L’avocat de la défense, Maître Pierre-Marie Bonneau, a quant à lui voulu insister sur une « volonté de choquer » de la part des manifestants participant à la marche des fiertés. Selon l’avocat, ces personnes jugeraient que « c’est ça notre identité, si vous ne l’acceptez pas, vous l’accepterez au forceps ou au coup sur la tête ». Parlant d’un « exhibitionniste forcené de la part de militants politiques », l’avocat a accusé les participants du cortège bordelais d’être « des extrémistes, des militants politiques qui veulent volontairement choquer pour faire passer un message ». Selon lui, « c’est cela qui a choqué d’autres militants politiques, qui ont voulu apporter une réponse ».

La procureure de la République, estimant avoir affaire à « des prévenus qui ont tenté parfois de se victimiser », - ces derniers ayant en effet essuyé des jets de projectiles de la part des manifestants contre lesquels ils avaient réalisé cette banderole - a considéré que « la liberté d’expression ne signifie pas qu’on peut écrire tout ce qu’on veut, monter sur le toit d’une maison et faire valoir son opinion ». Déplorant « un discours pas très construit pour des militants » et des « amalgames coupables », la représentante du ministère public a estimé que les prévenus devaient être condamnés pour des faits de provocation à la haine et à la violence.
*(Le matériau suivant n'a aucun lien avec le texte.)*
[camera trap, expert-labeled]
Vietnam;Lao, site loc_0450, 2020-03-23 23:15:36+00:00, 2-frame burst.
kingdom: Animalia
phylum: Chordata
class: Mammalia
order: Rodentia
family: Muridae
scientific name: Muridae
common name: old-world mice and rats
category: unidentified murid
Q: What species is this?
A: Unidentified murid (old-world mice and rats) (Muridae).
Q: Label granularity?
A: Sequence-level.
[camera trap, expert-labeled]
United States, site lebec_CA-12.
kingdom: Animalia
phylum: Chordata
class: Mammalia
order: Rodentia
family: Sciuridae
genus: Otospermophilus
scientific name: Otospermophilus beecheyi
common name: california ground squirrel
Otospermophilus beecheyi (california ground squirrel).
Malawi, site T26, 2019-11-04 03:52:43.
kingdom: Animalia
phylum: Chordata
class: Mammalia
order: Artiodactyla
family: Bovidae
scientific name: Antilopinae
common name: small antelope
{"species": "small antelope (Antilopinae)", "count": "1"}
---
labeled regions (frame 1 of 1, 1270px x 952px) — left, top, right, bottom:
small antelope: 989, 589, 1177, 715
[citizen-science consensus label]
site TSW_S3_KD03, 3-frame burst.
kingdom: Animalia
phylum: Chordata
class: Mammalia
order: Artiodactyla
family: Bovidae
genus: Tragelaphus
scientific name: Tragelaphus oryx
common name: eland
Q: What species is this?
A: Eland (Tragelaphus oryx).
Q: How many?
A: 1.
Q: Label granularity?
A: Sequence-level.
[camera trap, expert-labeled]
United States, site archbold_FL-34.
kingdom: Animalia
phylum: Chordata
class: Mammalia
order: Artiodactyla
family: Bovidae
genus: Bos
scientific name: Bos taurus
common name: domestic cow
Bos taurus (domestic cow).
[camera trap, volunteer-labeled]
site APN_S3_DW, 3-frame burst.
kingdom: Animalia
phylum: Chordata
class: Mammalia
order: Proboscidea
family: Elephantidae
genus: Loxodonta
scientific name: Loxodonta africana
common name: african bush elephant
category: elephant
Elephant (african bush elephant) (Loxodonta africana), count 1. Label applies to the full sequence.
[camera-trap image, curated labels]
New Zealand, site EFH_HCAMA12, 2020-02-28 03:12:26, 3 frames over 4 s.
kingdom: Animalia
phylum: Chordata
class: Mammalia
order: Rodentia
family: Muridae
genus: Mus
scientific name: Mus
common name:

Elle a proposé « une peine d’avertissement ». Contre deux des prévenus, Enguerrand O. et Yanis I., la procureure a demandé dix mois d’emprisonnement, avec sursis, et une amende de 1000 euros. Pour les autres prévenus, elle a également requis six mois d’emprisonnement, toujours avec sursis. Aucun d’entre eux ne risque donc de prison ferme, à moins d’une récidive.

Maître Daniel Lasserre, représentant la ville de Bordeaux et la métropole, a sollicité quant à lui la somme symbolique d’un euro, en réparation du préjudice, estimant que « l’émotion ne se chiffre pas en termes de deniers », bien que le coût de ces dégradations commises durant la marche des fiertés soit estimé à près de 15.000 euros. Après une audience qui a duré une bonne partie de la journée, le jugement a été mis en délibéré. Le tribunal rendra sa décision le 26 mai.